Very good! It would be important to also have a snap package for it. More and more new ppl are looking towards Linux. For those opposing these: you can choose not to use flatpak or snaps. No one is taking away your freedom of buildin from the source or adding PPA's
14 27 January 2020 at 2:03 pm UTC
I normally use KsysGuard + lm_sensors, but I will give this a try. Might be nice to have it all in one app. Also, I may prefer the individual CPU core graphs even though it doesn't show a history.
SirLootALot 27 January 2020 at 7:02 pm UTC
This is exactly what I've been looking for
TheRiddick 27 January 2020 at 7:08 pm UTC
looks good to me, be nice if it had nvidia and amd gpu temp/data monitoring also. And for some reason it can't detect my memory modules.

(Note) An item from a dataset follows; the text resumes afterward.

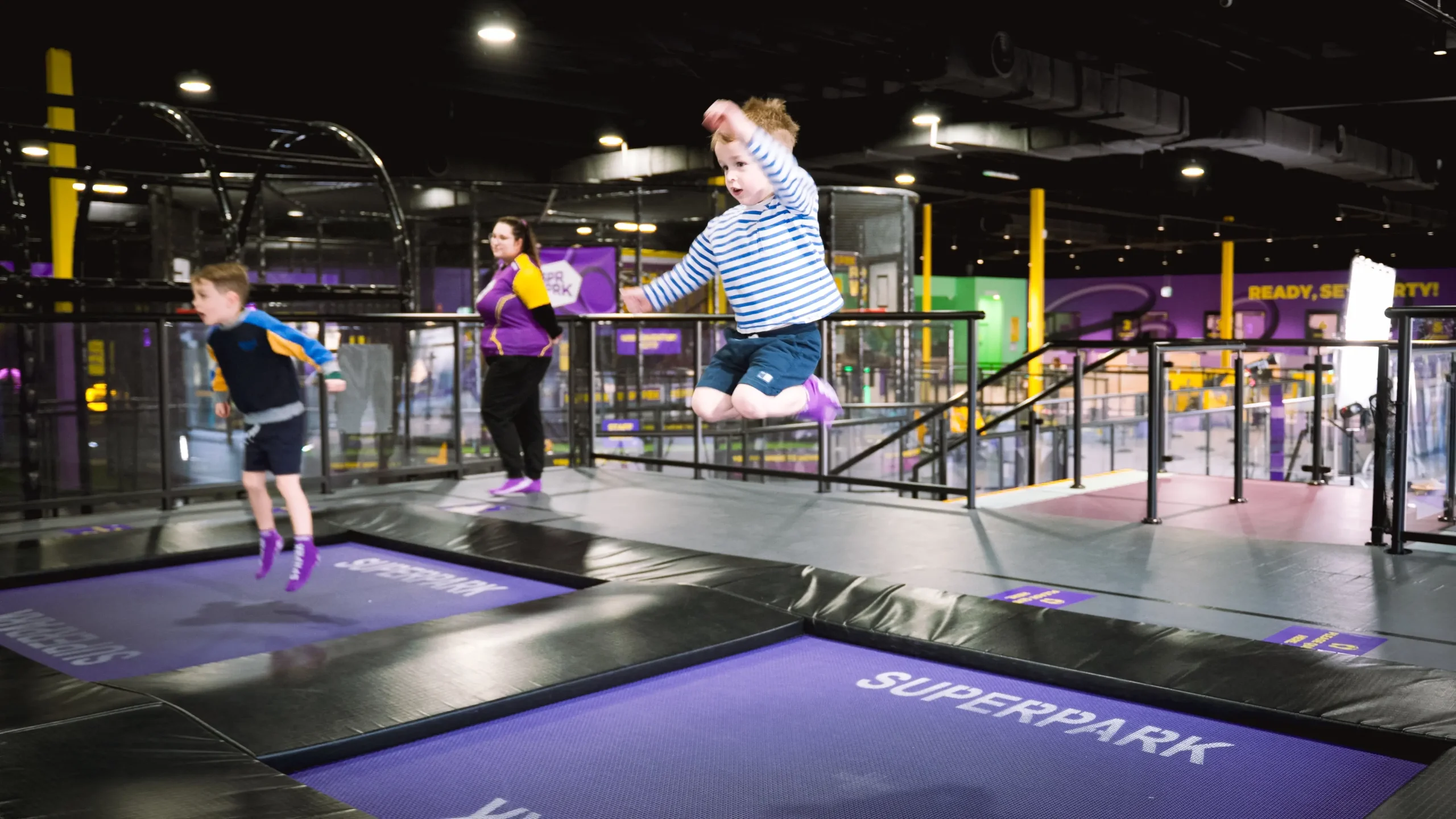 Children jumping on a trampoline in a children’s play area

Last edited by TheRiddick on 27 January 2020 at 7:09 pm UTC
ajgp 27 January 2020 at 8:02 pm UTC
TheRiddicklooks good to me, be nice if it had nvidia and amd gpu temp/data monitoring also. And for some reason it can't detect my memory modules.

If you click the "Read All" button in the top left of the window, it will prompt for you password then read out your memory information.
leinardi 27 January 2020 at 9:41 pm UTC
TheRiddicklooks good to me, be nice if it had nvidia and amd gpu temp/data monitoring also. And for some reason it can't detect my memory modules.

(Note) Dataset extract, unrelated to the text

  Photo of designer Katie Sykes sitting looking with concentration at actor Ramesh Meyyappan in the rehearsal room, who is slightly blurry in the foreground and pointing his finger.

Hi, I'm the developer of GST. If what ajgp suggested doesn't work, feel free to open an issue on the official issue tracker: https://gitlab.com/leinardi/gst/issues
Cyril 28 January 2020 at 12:31 am UTC
I didn't know GST or even GWE, great tools! And both available in Arch (GST in AUR and GWE in official community)!

PS: Ahah in fact there was a news about it last year... but it seems I didn't take time to try it out.


Last edited by Cyril on 28 January 2020 at 12:46 am UTC
adibuyono 28 January 2020 at 2:51 am UTC
TheRiddicklooks good to me, be nice if it had nvidia and amd gpu temp/data monitoring also. And for some reason it can't detect my memory modules.

the creator of this apps said on OMGUbuntu comment, it must be run under "sudo" to get full memory information.
leinardi 28 January 2020 at 8:12 am UTC
adibuyono
TheRiddicklooks good to me, be nice if it had nvidia and amd gpu temp/data monitoring also. And for some reason it can't detect my memory modules.

the creator of this apps said on OMGUbuntu comment, it must be run under "sudo" to get full memory information.
Hi adibuyono, I fear I was not clear enough on my other comment: please, never start GST with sudo, it is not needed and could even create issues. What I wanted to say is that superuser permissions are needed to read the RAM information. GST will ask for these permission automatically when you press the "Read all" button on the top left corner. GST will never know your password because I'm simply using pkexec to run dmidecode as root.